Hyperprolactinaemia
Hyperprolactinaemia is a raised serum prolactin level causing galactorrhoea and gondadal dysfunction.
Most common endocrine abnormality of the hypothalamic–pituitary axis.
Prolactin (PRL) is under the inhibitory control of dopamine released from the hypothalamus. Causes of hyperprolactinaemia are shown in Fig. 11.4 and Table 11.4.
Hyperprolactinaemia causes disturbance of the hypothalamic–pituitary–gonadal axis in both men and women, probably by a local hormonal interaction between prolactin and hypothalamic gonadotrophinreleasing hormone (GnRH) secretion.
· Gonadotrophin (luteinising hormone and follicle stimulating hormone (LH and FSH) secretion is abnormal and the midcycle surge in LH in women is suppressed.
· Hyperprolactinaemia in women is commonly physiological, and in men it is almost always of pathological significance.
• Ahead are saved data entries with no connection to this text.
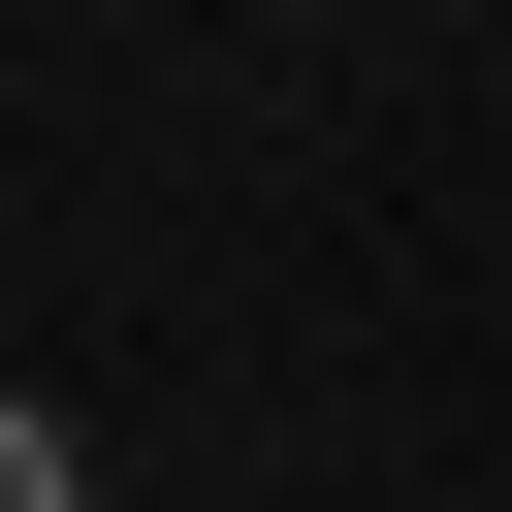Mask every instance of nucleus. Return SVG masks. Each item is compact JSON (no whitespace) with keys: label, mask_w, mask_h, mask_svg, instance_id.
Listing matches in <instances>:
<instances>
[{"label":"nucleus","mask_w":512,"mask_h":512,"mask_svg":"<svg viewBox=\"0 0 512 512\" xmlns=\"http://www.w3.org/2000/svg\"><path fill=\"white\" fill-rule=\"evenodd\" d=\"M0 512H96V448H64V416H0Z\"/></svg>","instance_id":"nucleus-1"}]
</instances>
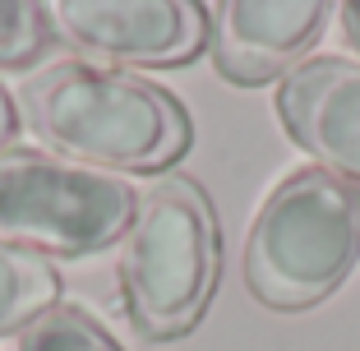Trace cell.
<instances>
[{"label": "cell", "instance_id": "1", "mask_svg": "<svg viewBox=\"0 0 360 351\" xmlns=\"http://www.w3.org/2000/svg\"><path fill=\"white\" fill-rule=\"evenodd\" d=\"M32 134L97 171H162L190 148V116L158 84L88 60H60L19 88Z\"/></svg>", "mask_w": 360, "mask_h": 351}, {"label": "cell", "instance_id": "2", "mask_svg": "<svg viewBox=\"0 0 360 351\" xmlns=\"http://www.w3.org/2000/svg\"><path fill=\"white\" fill-rule=\"evenodd\" d=\"M360 259V185L328 167H300L273 185L250 241L245 287L259 305L296 314L347 282Z\"/></svg>", "mask_w": 360, "mask_h": 351}, {"label": "cell", "instance_id": "3", "mask_svg": "<svg viewBox=\"0 0 360 351\" xmlns=\"http://www.w3.org/2000/svg\"><path fill=\"white\" fill-rule=\"evenodd\" d=\"M116 277L143 342H176L203 319L222 277V231L199 181L167 176L143 194Z\"/></svg>", "mask_w": 360, "mask_h": 351}, {"label": "cell", "instance_id": "4", "mask_svg": "<svg viewBox=\"0 0 360 351\" xmlns=\"http://www.w3.org/2000/svg\"><path fill=\"white\" fill-rule=\"evenodd\" d=\"M134 213V185L111 171L32 148L0 153V241L79 259L116 245Z\"/></svg>", "mask_w": 360, "mask_h": 351}, {"label": "cell", "instance_id": "5", "mask_svg": "<svg viewBox=\"0 0 360 351\" xmlns=\"http://www.w3.org/2000/svg\"><path fill=\"white\" fill-rule=\"evenodd\" d=\"M51 28L88 65L171 70L208 42V10L194 0H60L46 5Z\"/></svg>", "mask_w": 360, "mask_h": 351}, {"label": "cell", "instance_id": "6", "mask_svg": "<svg viewBox=\"0 0 360 351\" xmlns=\"http://www.w3.org/2000/svg\"><path fill=\"white\" fill-rule=\"evenodd\" d=\"M323 0H226L212 10V65L231 84H268L305 65L328 23Z\"/></svg>", "mask_w": 360, "mask_h": 351}, {"label": "cell", "instance_id": "7", "mask_svg": "<svg viewBox=\"0 0 360 351\" xmlns=\"http://www.w3.org/2000/svg\"><path fill=\"white\" fill-rule=\"evenodd\" d=\"M277 116L319 167L360 185V60H305L277 88Z\"/></svg>", "mask_w": 360, "mask_h": 351}, {"label": "cell", "instance_id": "8", "mask_svg": "<svg viewBox=\"0 0 360 351\" xmlns=\"http://www.w3.org/2000/svg\"><path fill=\"white\" fill-rule=\"evenodd\" d=\"M60 296V273L46 255L0 241V338L23 333Z\"/></svg>", "mask_w": 360, "mask_h": 351}, {"label": "cell", "instance_id": "9", "mask_svg": "<svg viewBox=\"0 0 360 351\" xmlns=\"http://www.w3.org/2000/svg\"><path fill=\"white\" fill-rule=\"evenodd\" d=\"M19 351H125L79 305H51L19 333Z\"/></svg>", "mask_w": 360, "mask_h": 351}, {"label": "cell", "instance_id": "10", "mask_svg": "<svg viewBox=\"0 0 360 351\" xmlns=\"http://www.w3.org/2000/svg\"><path fill=\"white\" fill-rule=\"evenodd\" d=\"M51 46V14L32 0H0V70H23Z\"/></svg>", "mask_w": 360, "mask_h": 351}, {"label": "cell", "instance_id": "11", "mask_svg": "<svg viewBox=\"0 0 360 351\" xmlns=\"http://www.w3.org/2000/svg\"><path fill=\"white\" fill-rule=\"evenodd\" d=\"M338 19H342V37H347V46H351V51H360V0L338 5Z\"/></svg>", "mask_w": 360, "mask_h": 351}, {"label": "cell", "instance_id": "12", "mask_svg": "<svg viewBox=\"0 0 360 351\" xmlns=\"http://www.w3.org/2000/svg\"><path fill=\"white\" fill-rule=\"evenodd\" d=\"M14 125H19V120H14V102H10V93L0 88V153H5V143L14 139Z\"/></svg>", "mask_w": 360, "mask_h": 351}]
</instances>
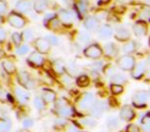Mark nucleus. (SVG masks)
<instances>
[{
  "mask_svg": "<svg viewBox=\"0 0 150 132\" xmlns=\"http://www.w3.org/2000/svg\"><path fill=\"white\" fill-rule=\"evenodd\" d=\"M54 108L56 113L60 116L61 118H69L74 115V109L68 103V101L65 100L64 98H59L54 102Z\"/></svg>",
  "mask_w": 150,
  "mask_h": 132,
  "instance_id": "nucleus-1",
  "label": "nucleus"
},
{
  "mask_svg": "<svg viewBox=\"0 0 150 132\" xmlns=\"http://www.w3.org/2000/svg\"><path fill=\"white\" fill-rule=\"evenodd\" d=\"M149 101V94L144 90L137 91L133 95V105L137 108H144Z\"/></svg>",
  "mask_w": 150,
  "mask_h": 132,
  "instance_id": "nucleus-2",
  "label": "nucleus"
},
{
  "mask_svg": "<svg viewBox=\"0 0 150 132\" xmlns=\"http://www.w3.org/2000/svg\"><path fill=\"white\" fill-rule=\"evenodd\" d=\"M135 65H136V60L131 55L121 56L117 60V66L121 70H125V71H132L133 68L135 67Z\"/></svg>",
  "mask_w": 150,
  "mask_h": 132,
  "instance_id": "nucleus-3",
  "label": "nucleus"
},
{
  "mask_svg": "<svg viewBox=\"0 0 150 132\" xmlns=\"http://www.w3.org/2000/svg\"><path fill=\"white\" fill-rule=\"evenodd\" d=\"M83 54L86 58L93 59V60H97V59H100L103 55V49L101 48L99 44H93L88 46L83 51Z\"/></svg>",
  "mask_w": 150,
  "mask_h": 132,
  "instance_id": "nucleus-4",
  "label": "nucleus"
},
{
  "mask_svg": "<svg viewBox=\"0 0 150 132\" xmlns=\"http://www.w3.org/2000/svg\"><path fill=\"white\" fill-rule=\"evenodd\" d=\"M7 21H8L9 25L13 26V27H15V28H18V29L23 28L24 26L26 25L25 18H24L23 16L20 15V14L15 13V11L9 14L8 17H7Z\"/></svg>",
  "mask_w": 150,
  "mask_h": 132,
  "instance_id": "nucleus-5",
  "label": "nucleus"
},
{
  "mask_svg": "<svg viewBox=\"0 0 150 132\" xmlns=\"http://www.w3.org/2000/svg\"><path fill=\"white\" fill-rule=\"evenodd\" d=\"M95 103V96L93 93H84L78 100V107L80 109H88Z\"/></svg>",
  "mask_w": 150,
  "mask_h": 132,
  "instance_id": "nucleus-6",
  "label": "nucleus"
},
{
  "mask_svg": "<svg viewBox=\"0 0 150 132\" xmlns=\"http://www.w3.org/2000/svg\"><path fill=\"white\" fill-rule=\"evenodd\" d=\"M18 81L25 89H33L35 87V83L31 78L30 74L26 71H20L18 74Z\"/></svg>",
  "mask_w": 150,
  "mask_h": 132,
  "instance_id": "nucleus-7",
  "label": "nucleus"
},
{
  "mask_svg": "<svg viewBox=\"0 0 150 132\" xmlns=\"http://www.w3.org/2000/svg\"><path fill=\"white\" fill-rule=\"evenodd\" d=\"M147 71V62L146 61H140L135 65V67L132 70V76L136 80H140L143 76H145Z\"/></svg>",
  "mask_w": 150,
  "mask_h": 132,
  "instance_id": "nucleus-8",
  "label": "nucleus"
},
{
  "mask_svg": "<svg viewBox=\"0 0 150 132\" xmlns=\"http://www.w3.org/2000/svg\"><path fill=\"white\" fill-rule=\"evenodd\" d=\"M34 46H35V49L37 50V52L42 55L48 53L50 50V44L48 42V40L46 39L45 37L35 39V41H34Z\"/></svg>",
  "mask_w": 150,
  "mask_h": 132,
  "instance_id": "nucleus-9",
  "label": "nucleus"
},
{
  "mask_svg": "<svg viewBox=\"0 0 150 132\" xmlns=\"http://www.w3.org/2000/svg\"><path fill=\"white\" fill-rule=\"evenodd\" d=\"M136 117V113L133 109V107L129 106V105H123L120 108L119 111V118H120L122 121L129 122L132 120H134Z\"/></svg>",
  "mask_w": 150,
  "mask_h": 132,
  "instance_id": "nucleus-10",
  "label": "nucleus"
},
{
  "mask_svg": "<svg viewBox=\"0 0 150 132\" xmlns=\"http://www.w3.org/2000/svg\"><path fill=\"white\" fill-rule=\"evenodd\" d=\"M59 20L62 22V24L66 26H70L74 22V15L72 11H68V9H61L59 11Z\"/></svg>",
  "mask_w": 150,
  "mask_h": 132,
  "instance_id": "nucleus-11",
  "label": "nucleus"
},
{
  "mask_svg": "<svg viewBox=\"0 0 150 132\" xmlns=\"http://www.w3.org/2000/svg\"><path fill=\"white\" fill-rule=\"evenodd\" d=\"M107 104L104 101H97L91 107V115L93 117H101L106 111Z\"/></svg>",
  "mask_w": 150,
  "mask_h": 132,
  "instance_id": "nucleus-12",
  "label": "nucleus"
},
{
  "mask_svg": "<svg viewBox=\"0 0 150 132\" xmlns=\"http://www.w3.org/2000/svg\"><path fill=\"white\" fill-rule=\"evenodd\" d=\"M84 28H86L88 31L94 32L97 31L100 27V20L96 17H88L84 20Z\"/></svg>",
  "mask_w": 150,
  "mask_h": 132,
  "instance_id": "nucleus-13",
  "label": "nucleus"
},
{
  "mask_svg": "<svg viewBox=\"0 0 150 132\" xmlns=\"http://www.w3.org/2000/svg\"><path fill=\"white\" fill-rule=\"evenodd\" d=\"M28 63L33 67H40L44 63V58L42 54L38 52H33L28 58Z\"/></svg>",
  "mask_w": 150,
  "mask_h": 132,
  "instance_id": "nucleus-14",
  "label": "nucleus"
},
{
  "mask_svg": "<svg viewBox=\"0 0 150 132\" xmlns=\"http://www.w3.org/2000/svg\"><path fill=\"white\" fill-rule=\"evenodd\" d=\"M133 32L135 33L136 36H144L147 34L148 32V27H147V24L145 23L144 21H138L134 24L133 26Z\"/></svg>",
  "mask_w": 150,
  "mask_h": 132,
  "instance_id": "nucleus-15",
  "label": "nucleus"
},
{
  "mask_svg": "<svg viewBox=\"0 0 150 132\" xmlns=\"http://www.w3.org/2000/svg\"><path fill=\"white\" fill-rule=\"evenodd\" d=\"M15 94L18 100L21 103H23V104L27 103L30 99V95H29V93H28V91H26V89L22 88V87H16Z\"/></svg>",
  "mask_w": 150,
  "mask_h": 132,
  "instance_id": "nucleus-16",
  "label": "nucleus"
},
{
  "mask_svg": "<svg viewBox=\"0 0 150 132\" xmlns=\"http://www.w3.org/2000/svg\"><path fill=\"white\" fill-rule=\"evenodd\" d=\"M114 37L116 38L118 41H127L131 38V32L129 29L125 27H119L115 30Z\"/></svg>",
  "mask_w": 150,
  "mask_h": 132,
  "instance_id": "nucleus-17",
  "label": "nucleus"
},
{
  "mask_svg": "<svg viewBox=\"0 0 150 132\" xmlns=\"http://www.w3.org/2000/svg\"><path fill=\"white\" fill-rule=\"evenodd\" d=\"M103 54L106 57L112 58V57H115L118 54V49L113 42H108L103 46Z\"/></svg>",
  "mask_w": 150,
  "mask_h": 132,
  "instance_id": "nucleus-18",
  "label": "nucleus"
},
{
  "mask_svg": "<svg viewBox=\"0 0 150 132\" xmlns=\"http://www.w3.org/2000/svg\"><path fill=\"white\" fill-rule=\"evenodd\" d=\"M16 9H17L18 11L22 14H28L31 11L32 4L30 1H27V0H20L16 4Z\"/></svg>",
  "mask_w": 150,
  "mask_h": 132,
  "instance_id": "nucleus-19",
  "label": "nucleus"
},
{
  "mask_svg": "<svg viewBox=\"0 0 150 132\" xmlns=\"http://www.w3.org/2000/svg\"><path fill=\"white\" fill-rule=\"evenodd\" d=\"M98 35L102 39H108L113 35V29L110 25H104L99 29Z\"/></svg>",
  "mask_w": 150,
  "mask_h": 132,
  "instance_id": "nucleus-20",
  "label": "nucleus"
},
{
  "mask_svg": "<svg viewBox=\"0 0 150 132\" xmlns=\"http://www.w3.org/2000/svg\"><path fill=\"white\" fill-rule=\"evenodd\" d=\"M48 7V2L47 0H35V2L33 4V9L36 13L42 14L47 9Z\"/></svg>",
  "mask_w": 150,
  "mask_h": 132,
  "instance_id": "nucleus-21",
  "label": "nucleus"
},
{
  "mask_svg": "<svg viewBox=\"0 0 150 132\" xmlns=\"http://www.w3.org/2000/svg\"><path fill=\"white\" fill-rule=\"evenodd\" d=\"M75 7H76V11H77L78 15H79L80 17H84V16L86 15V11H88V0H80L79 2L76 3Z\"/></svg>",
  "mask_w": 150,
  "mask_h": 132,
  "instance_id": "nucleus-22",
  "label": "nucleus"
},
{
  "mask_svg": "<svg viewBox=\"0 0 150 132\" xmlns=\"http://www.w3.org/2000/svg\"><path fill=\"white\" fill-rule=\"evenodd\" d=\"M137 50V44L134 40H129L127 42H125L122 46V52L125 55H131L132 53H134Z\"/></svg>",
  "mask_w": 150,
  "mask_h": 132,
  "instance_id": "nucleus-23",
  "label": "nucleus"
},
{
  "mask_svg": "<svg viewBox=\"0 0 150 132\" xmlns=\"http://www.w3.org/2000/svg\"><path fill=\"white\" fill-rule=\"evenodd\" d=\"M56 97H57V94L52 90H44L43 92H42L41 98L43 99L45 103H50L57 100Z\"/></svg>",
  "mask_w": 150,
  "mask_h": 132,
  "instance_id": "nucleus-24",
  "label": "nucleus"
},
{
  "mask_svg": "<svg viewBox=\"0 0 150 132\" xmlns=\"http://www.w3.org/2000/svg\"><path fill=\"white\" fill-rule=\"evenodd\" d=\"M141 127L143 132H150V111L141 118Z\"/></svg>",
  "mask_w": 150,
  "mask_h": 132,
  "instance_id": "nucleus-25",
  "label": "nucleus"
},
{
  "mask_svg": "<svg viewBox=\"0 0 150 132\" xmlns=\"http://www.w3.org/2000/svg\"><path fill=\"white\" fill-rule=\"evenodd\" d=\"M2 67L7 73L13 74V72L16 71V66L13 64V62L11 60H8V59H5V60L2 61Z\"/></svg>",
  "mask_w": 150,
  "mask_h": 132,
  "instance_id": "nucleus-26",
  "label": "nucleus"
},
{
  "mask_svg": "<svg viewBox=\"0 0 150 132\" xmlns=\"http://www.w3.org/2000/svg\"><path fill=\"white\" fill-rule=\"evenodd\" d=\"M22 37L23 40L26 42H31L35 38V33L32 29H26L24 30V32H22Z\"/></svg>",
  "mask_w": 150,
  "mask_h": 132,
  "instance_id": "nucleus-27",
  "label": "nucleus"
},
{
  "mask_svg": "<svg viewBox=\"0 0 150 132\" xmlns=\"http://www.w3.org/2000/svg\"><path fill=\"white\" fill-rule=\"evenodd\" d=\"M11 129V121L9 119H0V132H9Z\"/></svg>",
  "mask_w": 150,
  "mask_h": 132,
  "instance_id": "nucleus-28",
  "label": "nucleus"
},
{
  "mask_svg": "<svg viewBox=\"0 0 150 132\" xmlns=\"http://www.w3.org/2000/svg\"><path fill=\"white\" fill-rule=\"evenodd\" d=\"M127 76L122 73H115V74H113V76L111 78V82L116 85L125 84V83H127Z\"/></svg>",
  "mask_w": 150,
  "mask_h": 132,
  "instance_id": "nucleus-29",
  "label": "nucleus"
},
{
  "mask_svg": "<svg viewBox=\"0 0 150 132\" xmlns=\"http://www.w3.org/2000/svg\"><path fill=\"white\" fill-rule=\"evenodd\" d=\"M54 70H56V72H58V73H60V74H63L65 70H66V64H65L64 61L60 59V60H57L56 62L54 63Z\"/></svg>",
  "mask_w": 150,
  "mask_h": 132,
  "instance_id": "nucleus-30",
  "label": "nucleus"
},
{
  "mask_svg": "<svg viewBox=\"0 0 150 132\" xmlns=\"http://www.w3.org/2000/svg\"><path fill=\"white\" fill-rule=\"evenodd\" d=\"M80 123H81L84 127H88V128H94L95 126L97 125V121L93 117L83 118V119L80 120Z\"/></svg>",
  "mask_w": 150,
  "mask_h": 132,
  "instance_id": "nucleus-31",
  "label": "nucleus"
},
{
  "mask_svg": "<svg viewBox=\"0 0 150 132\" xmlns=\"http://www.w3.org/2000/svg\"><path fill=\"white\" fill-rule=\"evenodd\" d=\"M107 127L110 130H115L119 126V120L116 117H109L107 119Z\"/></svg>",
  "mask_w": 150,
  "mask_h": 132,
  "instance_id": "nucleus-32",
  "label": "nucleus"
},
{
  "mask_svg": "<svg viewBox=\"0 0 150 132\" xmlns=\"http://www.w3.org/2000/svg\"><path fill=\"white\" fill-rule=\"evenodd\" d=\"M76 84L79 87H81V88H86V87H88L90 85V78H88V76H84V74L83 76H80L76 80Z\"/></svg>",
  "mask_w": 150,
  "mask_h": 132,
  "instance_id": "nucleus-33",
  "label": "nucleus"
},
{
  "mask_svg": "<svg viewBox=\"0 0 150 132\" xmlns=\"http://www.w3.org/2000/svg\"><path fill=\"white\" fill-rule=\"evenodd\" d=\"M11 40L13 41V44L16 46H20L22 44V41H23V37H22V33H19V32H15L11 35Z\"/></svg>",
  "mask_w": 150,
  "mask_h": 132,
  "instance_id": "nucleus-34",
  "label": "nucleus"
},
{
  "mask_svg": "<svg viewBox=\"0 0 150 132\" xmlns=\"http://www.w3.org/2000/svg\"><path fill=\"white\" fill-rule=\"evenodd\" d=\"M34 105H35V107L38 111H42V109H44V107H45V102H44V100L41 97H36V98L34 99Z\"/></svg>",
  "mask_w": 150,
  "mask_h": 132,
  "instance_id": "nucleus-35",
  "label": "nucleus"
},
{
  "mask_svg": "<svg viewBox=\"0 0 150 132\" xmlns=\"http://www.w3.org/2000/svg\"><path fill=\"white\" fill-rule=\"evenodd\" d=\"M110 90L111 93L114 95H119L123 92V87L121 85H116V84H112L110 86Z\"/></svg>",
  "mask_w": 150,
  "mask_h": 132,
  "instance_id": "nucleus-36",
  "label": "nucleus"
},
{
  "mask_svg": "<svg viewBox=\"0 0 150 132\" xmlns=\"http://www.w3.org/2000/svg\"><path fill=\"white\" fill-rule=\"evenodd\" d=\"M30 51V48L27 46V44H21L20 46H18L17 50H16V53L20 56H24L26 55L27 53H29Z\"/></svg>",
  "mask_w": 150,
  "mask_h": 132,
  "instance_id": "nucleus-37",
  "label": "nucleus"
},
{
  "mask_svg": "<svg viewBox=\"0 0 150 132\" xmlns=\"http://www.w3.org/2000/svg\"><path fill=\"white\" fill-rule=\"evenodd\" d=\"M47 27H50V29H52V30H57V29H59V28L61 27V22H60V20L57 19V18H54V19H52V21L48 22Z\"/></svg>",
  "mask_w": 150,
  "mask_h": 132,
  "instance_id": "nucleus-38",
  "label": "nucleus"
},
{
  "mask_svg": "<svg viewBox=\"0 0 150 132\" xmlns=\"http://www.w3.org/2000/svg\"><path fill=\"white\" fill-rule=\"evenodd\" d=\"M7 100H8V93H7V91H5L2 87L0 86V101L6 102Z\"/></svg>",
  "mask_w": 150,
  "mask_h": 132,
  "instance_id": "nucleus-39",
  "label": "nucleus"
},
{
  "mask_svg": "<svg viewBox=\"0 0 150 132\" xmlns=\"http://www.w3.org/2000/svg\"><path fill=\"white\" fill-rule=\"evenodd\" d=\"M79 39H80V41H82L83 44H88L91 40V36H90V34L86 33V32H80Z\"/></svg>",
  "mask_w": 150,
  "mask_h": 132,
  "instance_id": "nucleus-40",
  "label": "nucleus"
},
{
  "mask_svg": "<svg viewBox=\"0 0 150 132\" xmlns=\"http://www.w3.org/2000/svg\"><path fill=\"white\" fill-rule=\"evenodd\" d=\"M45 38L48 40V42L50 44V46H57V44H59V38L57 37V36L54 35H46Z\"/></svg>",
  "mask_w": 150,
  "mask_h": 132,
  "instance_id": "nucleus-41",
  "label": "nucleus"
},
{
  "mask_svg": "<svg viewBox=\"0 0 150 132\" xmlns=\"http://www.w3.org/2000/svg\"><path fill=\"white\" fill-rule=\"evenodd\" d=\"M34 125V121L30 118H26L23 120V127L24 128H30Z\"/></svg>",
  "mask_w": 150,
  "mask_h": 132,
  "instance_id": "nucleus-42",
  "label": "nucleus"
},
{
  "mask_svg": "<svg viewBox=\"0 0 150 132\" xmlns=\"http://www.w3.org/2000/svg\"><path fill=\"white\" fill-rule=\"evenodd\" d=\"M7 11V3L4 0H0V15H3Z\"/></svg>",
  "mask_w": 150,
  "mask_h": 132,
  "instance_id": "nucleus-43",
  "label": "nucleus"
},
{
  "mask_svg": "<svg viewBox=\"0 0 150 132\" xmlns=\"http://www.w3.org/2000/svg\"><path fill=\"white\" fill-rule=\"evenodd\" d=\"M127 132H141L140 131V128L138 127L135 124H129L127 127Z\"/></svg>",
  "mask_w": 150,
  "mask_h": 132,
  "instance_id": "nucleus-44",
  "label": "nucleus"
},
{
  "mask_svg": "<svg viewBox=\"0 0 150 132\" xmlns=\"http://www.w3.org/2000/svg\"><path fill=\"white\" fill-rule=\"evenodd\" d=\"M105 73H106V76H111V78H112L113 74H115L114 68H113L111 65H108V66H106V67H105Z\"/></svg>",
  "mask_w": 150,
  "mask_h": 132,
  "instance_id": "nucleus-45",
  "label": "nucleus"
},
{
  "mask_svg": "<svg viewBox=\"0 0 150 132\" xmlns=\"http://www.w3.org/2000/svg\"><path fill=\"white\" fill-rule=\"evenodd\" d=\"M5 39H6V31L4 30V28L0 26V44L4 42Z\"/></svg>",
  "mask_w": 150,
  "mask_h": 132,
  "instance_id": "nucleus-46",
  "label": "nucleus"
},
{
  "mask_svg": "<svg viewBox=\"0 0 150 132\" xmlns=\"http://www.w3.org/2000/svg\"><path fill=\"white\" fill-rule=\"evenodd\" d=\"M141 18L142 19H147V18H150V9H143V11L141 13Z\"/></svg>",
  "mask_w": 150,
  "mask_h": 132,
  "instance_id": "nucleus-47",
  "label": "nucleus"
},
{
  "mask_svg": "<svg viewBox=\"0 0 150 132\" xmlns=\"http://www.w3.org/2000/svg\"><path fill=\"white\" fill-rule=\"evenodd\" d=\"M54 123H56V125H58V126H64L67 124V122H66V120H64V118H61V119L56 120Z\"/></svg>",
  "mask_w": 150,
  "mask_h": 132,
  "instance_id": "nucleus-48",
  "label": "nucleus"
},
{
  "mask_svg": "<svg viewBox=\"0 0 150 132\" xmlns=\"http://www.w3.org/2000/svg\"><path fill=\"white\" fill-rule=\"evenodd\" d=\"M145 76H146V78L150 80V68H147V71H146Z\"/></svg>",
  "mask_w": 150,
  "mask_h": 132,
  "instance_id": "nucleus-49",
  "label": "nucleus"
},
{
  "mask_svg": "<svg viewBox=\"0 0 150 132\" xmlns=\"http://www.w3.org/2000/svg\"><path fill=\"white\" fill-rule=\"evenodd\" d=\"M76 131H77V129L75 127H73V126H71V127L69 128V132H76Z\"/></svg>",
  "mask_w": 150,
  "mask_h": 132,
  "instance_id": "nucleus-50",
  "label": "nucleus"
},
{
  "mask_svg": "<svg viewBox=\"0 0 150 132\" xmlns=\"http://www.w3.org/2000/svg\"><path fill=\"white\" fill-rule=\"evenodd\" d=\"M17 132H29L27 129H21V130H18Z\"/></svg>",
  "mask_w": 150,
  "mask_h": 132,
  "instance_id": "nucleus-51",
  "label": "nucleus"
},
{
  "mask_svg": "<svg viewBox=\"0 0 150 132\" xmlns=\"http://www.w3.org/2000/svg\"><path fill=\"white\" fill-rule=\"evenodd\" d=\"M148 62L150 63V55H149V58H148Z\"/></svg>",
  "mask_w": 150,
  "mask_h": 132,
  "instance_id": "nucleus-52",
  "label": "nucleus"
},
{
  "mask_svg": "<svg viewBox=\"0 0 150 132\" xmlns=\"http://www.w3.org/2000/svg\"><path fill=\"white\" fill-rule=\"evenodd\" d=\"M148 94H149V97H150V88H149V91H148Z\"/></svg>",
  "mask_w": 150,
  "mask_h": 132,
  "instance_id": "nucleus-53",
  "label": "nucleus"
},
{
  "mask_svg": "<svg viewBox=\"0 0 150 132\" xmlns=\"http://www.w3.org/2000/svg\"><path fill=\"white\" fill-rule=\"evenodd\" d=\"M125 1H131V0H125Z\"/></svg>",
  "mask_w": 150,
  "mask_h": 132,
  "instance_id": "nucleus-54",
  "label": "nucleus"
},
{
  "mask_svg": "<svg viewBox=\"0 0 150 132\" xmlns=\"http://www.w3.org/2000/svg\"><path fill=\"white\" fill-rule=\"evenodd\" d=\"M149 44H150V37H149Z\"/></svg>",
  "mask_w": 150,
  "mask_h": 132,
  "instance_id": "nucleus-55",
  "label": "nucleus"
}]
</instances>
In women hyperprolactinaemia causes primary or secondary amenorrhoea, oligomenorrhoea with anovulation or infertility. Galactorrhoea is variably present. Oestrogen deficiency can cause vaginal dryness and osteopenia. Hirsutism can occur, with weight gain and anxiety depression and hot flushes. In men galactorrhoea occurs occasionally, but the most common early features are decreased libido and sexual dysfunction, sometimes with impotence and infertility.
Headache, visual impairment and hypopituitarism due to local effects of the adenoma.
Raised PRL in the absence of another cause of hyper-prolactinaemia is the feature of a functioning pituitary adenoma. The serum prolactin level is in proportion to tumour size. All the pituitary hormone axes have to be tested to look for associated hypopituitarism. Plain skull X-ray is usually normal, whereas MRI will demonstrate the lesion, usually <1 cm in size.
Prolactinomas are treated with dopaminergic drugs such as cabergoline. The minority of tumours that do not respond to medical treatment and hyperprolactinaemia due to stalk compression are treated surgically.